Spending points - more units or more bling?

When designing lists it's important to understand the different advantages the different build philosophies bring to the table. These build philosophies can be broadly differentiated into two camps - MSU with lots of little units or rock armies where fewer units are used but they are very powerful. Combinations of these two concepts are often applied to lists as well and ironically, this middle ground is generally what creates consistently winning armies. One of the key differences between these concepts is the purchasing of extra units or upgrades with spare points and an important balance needs to be struck. Spend too little points on the unit and it can end up useless. Spend too many and your unit (and army) can become inefficient.

More units -

In 5th edition the MSU list design style works very well. Whilst many point to the lack of major tournament wins by a true MSU list, the majority of strong lists out there are using the concept of lots of small units and maximum transport options. With the strength of vehicles in 5th edition and lots of armies sporting excellent transports with guns (Razorbacks, Night Scythes, Venoms/Raiders, etc.), being able to get as many of these on the board to supplement your other units is a good plan. This requires spending less on the units themselves to ensure the highest number of transports can be taken.

Following this approach will net an army with a high number of units/Kill points (20+ at 1750-2000 points) but gives the general a lot of options on the tabletop in terms of movement and ability to engage the enemy. The firepower of the army is also going to be quite high as minimum points are being spent on units to maximise the number of significant weapons brought to the board. Unit durability is low however as squads are often small - this is mitigated by multiple units but isn't a strong point of the army.

More upgrades -

On the other scale, we have beefed up units who are impossible to stop with any other one unit. This is the extreme side of this scale though is quite common with certain units (i.e. Nobz, Paladins, Seer Councils, Command Squads, etc.). Anything which has lots of options and is very durable can fit this roll pretty easily where they are very hard to take down and can hand out a beating. However, they are very expensive and are only one unit.

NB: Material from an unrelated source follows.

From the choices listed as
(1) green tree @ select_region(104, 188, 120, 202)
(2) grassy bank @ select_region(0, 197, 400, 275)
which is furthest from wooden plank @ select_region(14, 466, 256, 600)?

A more 'traditional' application of this philosophy is units above the minimum squad size with upgrades allowing them to do more than their smaller cousins. Examples include larger mainline Marine Troops, Kabalite Warriors, etc. Here, point efficiency and maximising the FoC by taking transports which operate outside of the FoC takes a back seat to making the units themselves more useful. They are tougher thanks to more bodies and can put out more damage, also thanks to more bodies but they can also gain significant advantages in terms of weapon loadouts (i.e. Dark Lance for Kabalite Warriors at 10-strong). Whilst you may not be running the most efficient choices and don't have as many transports, units like this provide the army with more stability.

More upgrades or more units? - Putting it all together

The question then becomes when designing a list - do you put more points into units or buy new units entirely? Buying new units is generally going to cost you more points if you follow the 1+1 principle and are looking to gain both a unit and a transport but is netting you a weaker base unit. If you don't spend enough points on that base unit, you're losing out on offensive potential (and I'll note here that this sometimes is useful such as Dire Avengers in Serpents or Acolytes in Razorbacks). Spending more points on the original unit can get you a unit which is more reliable at its job but if you spend too many points you start to become extremely inefficient.

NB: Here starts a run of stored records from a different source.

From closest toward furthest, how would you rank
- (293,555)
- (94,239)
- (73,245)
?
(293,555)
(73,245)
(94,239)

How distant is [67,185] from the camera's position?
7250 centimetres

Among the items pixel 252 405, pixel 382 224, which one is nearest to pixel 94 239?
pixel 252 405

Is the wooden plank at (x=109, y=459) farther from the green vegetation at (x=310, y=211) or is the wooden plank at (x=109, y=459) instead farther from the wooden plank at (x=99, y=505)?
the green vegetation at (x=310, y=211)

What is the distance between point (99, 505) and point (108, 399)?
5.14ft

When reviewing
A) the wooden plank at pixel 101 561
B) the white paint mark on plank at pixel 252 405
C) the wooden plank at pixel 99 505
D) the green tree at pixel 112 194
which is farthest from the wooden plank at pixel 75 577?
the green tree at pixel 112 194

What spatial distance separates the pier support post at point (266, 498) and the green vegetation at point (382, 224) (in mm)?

There's a fine line to ensuring these philosophies are applied correctly though. If you go too far on the MSU side of things you'll end up with lots of little useless units and some nice transports whilst if you had one or two less units and forked out the points to get your original units some extra upgrades (i.e. meltaguns), they become useful. If you go too far on the rock side of things you'll have an army with only a handful of units and therefore a limited damage potential against smart opponents - you can only kill X units a turn.

The question you therefore have to ask is what do you want your list to be? If it's lots of little units for maximum firepower and tactical flexibility, that's fine but make sure you spend enough points to make the units useful. There are times when units hiding in transports are good tactical options and designing units to do this can be beneficial but you'll generally get more mileage out of your units if you're using both the transport and the unit as offensive threats. The same goes for the larger unit construct - whether you're going for a rock based list or simply not a MSU style list, you don't need to make every unit do everything. Duality is great but if you're spending 25 points to make a crap combat unit slightly less crap in combat, is it really worth it?